On Tue, 9 Sep 2003, joe jacob wrote:

> Chris and others,
>
> I should apologise for not describing the variables in the first mail. Let
> me explain.
>
> I have an establishment level data set for about 8 years (100,000 plus
> observations)
>
> The key equation of interest is
> IRD= EXPINT+ drd+ droy+ skill+ outshare+gov+ forg /*Eqn 1.*/
>
> where, IRD captures learning efforts from embodied R&D (derived from
> sectoral R&D stock of OECD countries and distributed across establishments
> of a developing country) EXPINT is the export intensity variable.(Other
> variables are basically control variables.) Since this variable (EXPINT) is
> an endogenous variable we have a second equation,
>
> EXPINT = IRD+ drd+ droy+ wagerate+ skill+ size+ size2+ forg /*Eqn 2.*/
>
> This calls for using a simultaneous estimation procedure like 3sls.
>
> The problem is, since all firms don't export, there is a selection bias,
> which has to be accounted for using the Heckman procedure.
>
> The selection variables for EXPINT are the following.
>
> IRD, drd, droy,wagerate, skill, outshare, gov, forg.
>
>
> What I originally thought (albeit not probably correctly) was to estimate
> Eqn2 using heckman procedure, calculate the inverse mills ratio (IMR), and
> then plug this variable in equation 2 and apply 3sls to equation 1 and 2.

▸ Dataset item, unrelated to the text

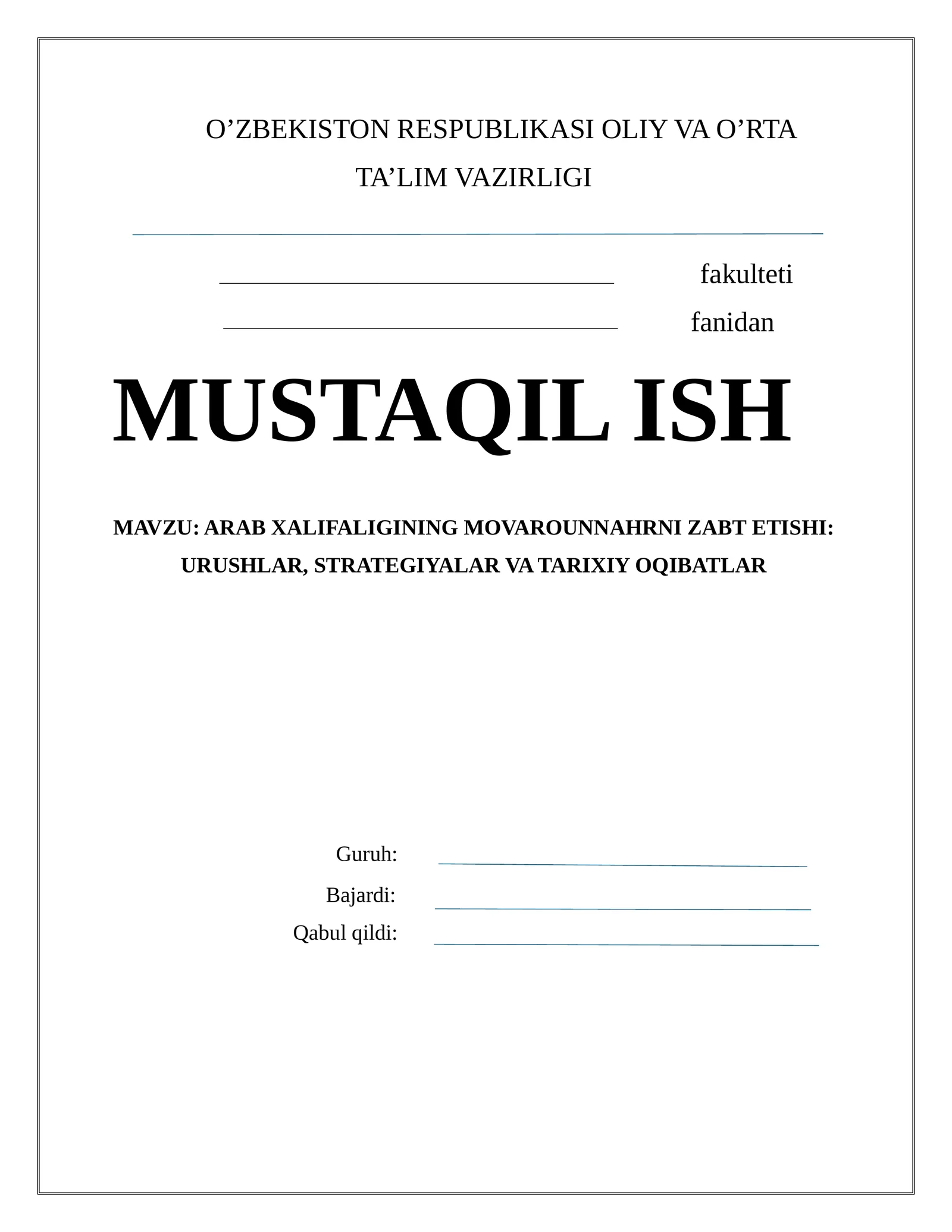ARAB XALIFALIGINING MOVAROUNNAHRNI ZABT ETISHI: URUSHLAR, STRATEGIYALAR VA TARIXIY OQIBATLAR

> But when I do heckman I can't account for the endogeneity of the variable
> IRD.
>
> Hope the problem is clear now.
>
> Thanks in advance for any help.
>
> Joe
>
> >From: Chris Rohlfs <car@uchicago.edu>
> >Reply-To: statalist@hsphsun2.harvard.edu
> >To: statalist@hsphsun2.harvard.edu
> >Subject: Re: st: 3sls, selection
> >Date: Mon, 8 Sep 2003 15:36:58 -0500 (CDT)
> >
> >jacob,
> >
> >could you please describe the variables you're looking at ?
> >
> >chris
> >
> >On Mon, 8 Sep 2003, joe jacob wrote:
> >
> > > Dear all,
> > >
> > > This is my first mail to statalist and this mail is made after days of
> > > learning from the discussions in the listserver.
> > >
> > > I have a two-equation system to estimate.
> > >
> > > Eq. (1) y1 = y2 + x1 + x2 +x3+x4+ u
> > > Eq. (2) y2 = y1 + x1 + x2+v,
> > >
> > > with the endogenous variables y1 and y2 (both continuous) appearing in
> >the
> > > RHS of both equations. Thus a simultaneous equation is of course the
> >right
> > > way to proceed.
> > >
> > > But variable y1 needs to be corrected for the Selection hazard using the
> > > Heckman procedure. This is because some observations are zero due to
> >'self
> > > selection'. Thus we have a selection equation involving the variables
> >(y2,
> > > x1, x2 ,x3,x4,x5).
> > >
> > > One approach I could think of is to calculate the IMR from heckman
> > > estimation of equation 1, plugging it back in the same equation and
> >running
> > > a 3sls estimation involving equations 1 and 2. BUT I think that does not
> > > make much sense because IMR is calculated from two equations (Eqn 1 and
> >the
> > > selection equation) that has an endogenous explanatory variable (y2).
> > >
> > > My question is how could I take care of these two problems. 1. The
> > > endogeneity (simultaneity) of y1 and y2 , 2.the selection bias
> >pertaining to
> > > variable y1.
> > >
> > > Thanks in advance for your kind suggestions.
> > >
> > > Sincerely,
> > >
> > > Itty Jacob
> > >
> > > PS: My apologies for any wrong terminology.